Hauptsponsoren:     3M 
Datenbankrecherche:

 

Von der Nanoforschung zum Glasprodukt – oder: Tragende Glassäulen und nicht mehr beschlagende Außenspiegel

29.05.2006


Industrie setzt auf die Universität Bayreuth -



Trinkgläser, Flaschen, Lampen, Brillen, Fensterscheiben und Spiegel – Tag für Tag nutzen wir unzählige Gegenstände aus Glas. Die deutsche Glasindustrie setzt dabei jährlich 8 bis 9 Milliarden Euro weltweit um, besonders im nordostbayerischen Raum tragen zahlreiche Betriebe hierzu bei. Jedoch kann gerade dieser Wirtschaftszweig am Standort Deutschland im weltweiten Wettbewerb nicht durch Billigartikel sondern nur durch ständige Innovation bestehen. Hierbei gilt es, Glasprodukte mit perfekter Qualität oder neuartigen Eigenschaften herzustellen und die Verarbeitungsschritte zu optimieren.



Immer stärker nutzt die Glasindustrie dabei modernste Forschungsmethoden, wie sie in Universitäten entwickelt werden. Als Vorbild wird inzwischen die Zusammenarbeit regionaler Glasunternehmen mit unserer Universität Bayreuth angesehen. Hier wirken seit über fünf Jahren Lehrstühle aus der FAN, der Chemie und der Physik in der Forschungsstelle “Werkstoffverbunde und oberflächenveredelte Produkte aus Glas (WOPAG)” zusammen. Mit finanzieller Unterstützung durch das bayerische Wirtschaftsministerium im Rahmen der High-Tech-Offensive Bayern gelang es, sich ergänzende Kompetenzen zu bündeln und für die Glasindustrie zu erschließen. Mehr als 40 bisher durchgeführte Teilprojekte belegen den Erfolg dieses Konzepts.
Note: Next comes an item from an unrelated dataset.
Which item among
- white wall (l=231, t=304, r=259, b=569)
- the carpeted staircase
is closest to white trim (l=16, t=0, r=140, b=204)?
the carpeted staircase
Einige der dabei erzielten Ergebnisse wurden jüngst beim “Kooperationsforum Glas” in Bayreuth vorgestellt. Die etwa 100 Teilnehmer aus Industrie und Forschung zeigten großes Interesse an den Vorträgen der Forschungsstelle WOPAG und der Unternehmen Schott Rohrglas, Nachtmann, Flabeg und Wiegand-Glas. Von tragenden Glassäulen als Elemente einer Gebäudearchitektur über lupenreine Ampullen in der Medizin, selektiv beschichtete Solarreceiver zur effektiven Nutzung der Sonnenenergie, durch eine kratzfeste Beschichtung dünnere und damit leichtere Flaschen, nicht mehr beschlagende Kfz-Außenspiegel bis hin zu Trinkgläsern, die in der Spülmaschine ihren Glanz nicht verlieren, und zu hochwertigen und dekorativen Bleikristallgläsern – jedes Beispiel steht für eine erfolgreiche Produktentwicklung.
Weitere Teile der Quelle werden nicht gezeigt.